ドラマ『JIN-仁-』シリーズの坂本龍馬から、『きのう何食べた?』シリーズのケンジまで、全く異なるキャラクターを、それぞれその世界に生きる人物として説得力と魅力を与えてきた俳優・内野聖陽さん(56歳)。
現在は最新主演映画のクライムドラマ『アングリースクワッド 公務員と7人の詐欺師』が公開中。第一線で走り続ける内野さんに、チームワークの大切さや、後輩へのアドバイスなどを聞いた。
◆チームが一丸となっているときほど感動的な瞬間はない
――現在、主演映画『アングリースクワッド 公務員と7人の詐欺師』が公開中です。“スクワッド”は“一団”の意味ですが、内野さん自身、多くの現場でチーム作業の大切さを感じてきたのではないでしょうか。

:: 取り組む課題 ::
1 > 本文の「現在は最新主演映画の」で始まる段落を、主な事実を残して短く書き直しなさい。
2 > 本文の「ドラマ『JIN-仁-』シリー」から「てきたのではないでしょうか。」までを、そのまま書き写しなさい。
3 > 本文について、次の問いに答えなさい。
(a) 内野聖陽さんは何歳と書かれているか。
(b) 『アングリースクワッド 公務員と7人の詐欺師』はどんなジャンルの映画と紹介されているか。
(c) “スクワッド”はどういう意味だと書かれているか。

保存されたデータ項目
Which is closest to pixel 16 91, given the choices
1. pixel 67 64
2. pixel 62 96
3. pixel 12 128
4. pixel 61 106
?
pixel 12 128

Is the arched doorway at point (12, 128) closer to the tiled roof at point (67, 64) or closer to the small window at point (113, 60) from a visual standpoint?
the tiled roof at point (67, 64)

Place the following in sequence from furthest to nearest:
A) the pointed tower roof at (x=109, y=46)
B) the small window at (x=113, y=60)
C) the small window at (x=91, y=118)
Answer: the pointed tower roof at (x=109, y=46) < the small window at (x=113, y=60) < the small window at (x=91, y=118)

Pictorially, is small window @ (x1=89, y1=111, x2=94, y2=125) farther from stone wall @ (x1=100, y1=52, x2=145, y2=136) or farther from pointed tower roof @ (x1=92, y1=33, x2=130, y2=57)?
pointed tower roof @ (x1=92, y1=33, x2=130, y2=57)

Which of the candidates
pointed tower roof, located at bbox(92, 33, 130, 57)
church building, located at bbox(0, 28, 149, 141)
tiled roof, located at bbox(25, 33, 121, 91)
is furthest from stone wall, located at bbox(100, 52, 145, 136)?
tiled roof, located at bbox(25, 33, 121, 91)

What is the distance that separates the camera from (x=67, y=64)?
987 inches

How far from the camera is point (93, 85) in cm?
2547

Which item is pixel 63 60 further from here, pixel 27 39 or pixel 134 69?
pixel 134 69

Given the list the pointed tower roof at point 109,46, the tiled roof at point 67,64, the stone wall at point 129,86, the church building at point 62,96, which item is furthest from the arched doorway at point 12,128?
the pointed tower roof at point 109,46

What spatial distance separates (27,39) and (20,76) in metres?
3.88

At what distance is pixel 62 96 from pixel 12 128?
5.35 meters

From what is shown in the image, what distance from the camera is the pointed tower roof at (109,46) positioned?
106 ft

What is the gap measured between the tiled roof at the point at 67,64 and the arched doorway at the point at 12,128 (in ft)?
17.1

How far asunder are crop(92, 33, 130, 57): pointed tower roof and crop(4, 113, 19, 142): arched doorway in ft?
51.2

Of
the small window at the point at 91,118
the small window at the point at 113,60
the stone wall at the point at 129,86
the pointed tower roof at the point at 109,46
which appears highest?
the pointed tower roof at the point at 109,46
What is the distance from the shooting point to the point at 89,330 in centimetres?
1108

* * *

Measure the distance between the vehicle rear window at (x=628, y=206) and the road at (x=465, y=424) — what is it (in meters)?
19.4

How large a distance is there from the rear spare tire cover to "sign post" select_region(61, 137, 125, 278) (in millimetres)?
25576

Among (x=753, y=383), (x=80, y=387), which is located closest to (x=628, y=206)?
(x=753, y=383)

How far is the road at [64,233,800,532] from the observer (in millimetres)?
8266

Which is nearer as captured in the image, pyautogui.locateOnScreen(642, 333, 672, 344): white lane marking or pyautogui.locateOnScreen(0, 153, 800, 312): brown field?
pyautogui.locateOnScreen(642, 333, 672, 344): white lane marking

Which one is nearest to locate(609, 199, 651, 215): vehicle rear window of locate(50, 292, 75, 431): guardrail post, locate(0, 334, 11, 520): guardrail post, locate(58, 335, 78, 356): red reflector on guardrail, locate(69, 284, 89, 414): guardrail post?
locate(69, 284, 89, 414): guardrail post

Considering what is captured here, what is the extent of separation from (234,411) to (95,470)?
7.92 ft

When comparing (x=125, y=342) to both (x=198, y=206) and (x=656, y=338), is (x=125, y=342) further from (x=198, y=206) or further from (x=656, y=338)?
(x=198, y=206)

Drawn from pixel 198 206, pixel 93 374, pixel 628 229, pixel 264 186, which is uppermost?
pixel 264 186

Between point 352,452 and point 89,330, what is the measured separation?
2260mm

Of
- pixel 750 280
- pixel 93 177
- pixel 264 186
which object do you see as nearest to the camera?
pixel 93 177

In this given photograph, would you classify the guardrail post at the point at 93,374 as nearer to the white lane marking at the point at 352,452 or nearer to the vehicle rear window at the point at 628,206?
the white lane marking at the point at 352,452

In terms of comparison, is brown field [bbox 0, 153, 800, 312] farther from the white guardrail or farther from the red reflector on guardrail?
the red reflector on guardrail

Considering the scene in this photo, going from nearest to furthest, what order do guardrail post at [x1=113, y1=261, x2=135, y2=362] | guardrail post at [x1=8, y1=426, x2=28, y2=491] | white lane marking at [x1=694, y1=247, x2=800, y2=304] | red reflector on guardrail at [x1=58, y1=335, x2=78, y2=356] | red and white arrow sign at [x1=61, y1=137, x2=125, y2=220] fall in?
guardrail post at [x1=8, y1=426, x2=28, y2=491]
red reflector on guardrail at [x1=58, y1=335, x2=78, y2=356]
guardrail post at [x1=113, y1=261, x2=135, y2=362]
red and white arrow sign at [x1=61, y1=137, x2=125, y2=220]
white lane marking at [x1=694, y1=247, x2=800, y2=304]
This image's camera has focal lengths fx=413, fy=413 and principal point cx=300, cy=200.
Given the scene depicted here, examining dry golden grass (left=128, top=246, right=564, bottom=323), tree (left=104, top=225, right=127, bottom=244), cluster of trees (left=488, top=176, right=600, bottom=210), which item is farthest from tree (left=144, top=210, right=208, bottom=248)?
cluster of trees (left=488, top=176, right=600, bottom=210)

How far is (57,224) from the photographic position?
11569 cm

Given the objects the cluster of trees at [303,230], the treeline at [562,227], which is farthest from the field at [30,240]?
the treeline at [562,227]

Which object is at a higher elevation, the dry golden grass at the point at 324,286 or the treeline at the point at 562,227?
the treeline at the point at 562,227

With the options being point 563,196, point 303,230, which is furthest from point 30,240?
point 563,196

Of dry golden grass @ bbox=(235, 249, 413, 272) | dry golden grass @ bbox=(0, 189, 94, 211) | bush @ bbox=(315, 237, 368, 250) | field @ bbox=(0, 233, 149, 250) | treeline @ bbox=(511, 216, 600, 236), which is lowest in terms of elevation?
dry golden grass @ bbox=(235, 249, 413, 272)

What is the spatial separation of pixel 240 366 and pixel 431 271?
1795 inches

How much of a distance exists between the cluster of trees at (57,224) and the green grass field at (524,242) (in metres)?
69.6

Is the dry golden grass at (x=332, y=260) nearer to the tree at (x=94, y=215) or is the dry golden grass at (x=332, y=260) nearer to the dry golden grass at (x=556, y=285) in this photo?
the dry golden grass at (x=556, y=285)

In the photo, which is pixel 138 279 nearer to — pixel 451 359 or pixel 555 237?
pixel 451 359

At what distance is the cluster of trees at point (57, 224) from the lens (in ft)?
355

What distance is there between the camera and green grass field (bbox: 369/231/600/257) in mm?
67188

:: 各課題の解答 ::
1 > 主演映画『アングリースクワッド 公務員と7人の詐欺師』が公開中の内野さんに、チームワークの大切さや後輩へのアドバイスを聞いた。

2 >
ドラマ『JIN-仁-』シリーズの坂本龍馬から、『きのう何食べた?』シリーズのケンジまで、全く異なるキャラクターを、それぞれその世界に生きる人物として説得力と魅力を与えてきた俳優・内野聖陽さん(56歳)。
現在は最新主演映画のクライムドラマ『アングリースクワッド 公務員と7人の詐欺師』が公開中。第一線で走り続ける内野さんに、チームワークの大切さや、後輩へのアドバイスなどを聞いた。
◆チームが一丸となっているときほど感動的な瞬間はない
――現在、主演映画『アングリースクワッド 公務員と7人の詐欺師』が公開中です。“スクワッド”は“一団”の意味ですが、内野さん自身、多くの現場でチーム作業の大切さを感じてきたのではないでしょうか。

3 >
(a) 56歳
(b) クライムドラマ
(c) “一団”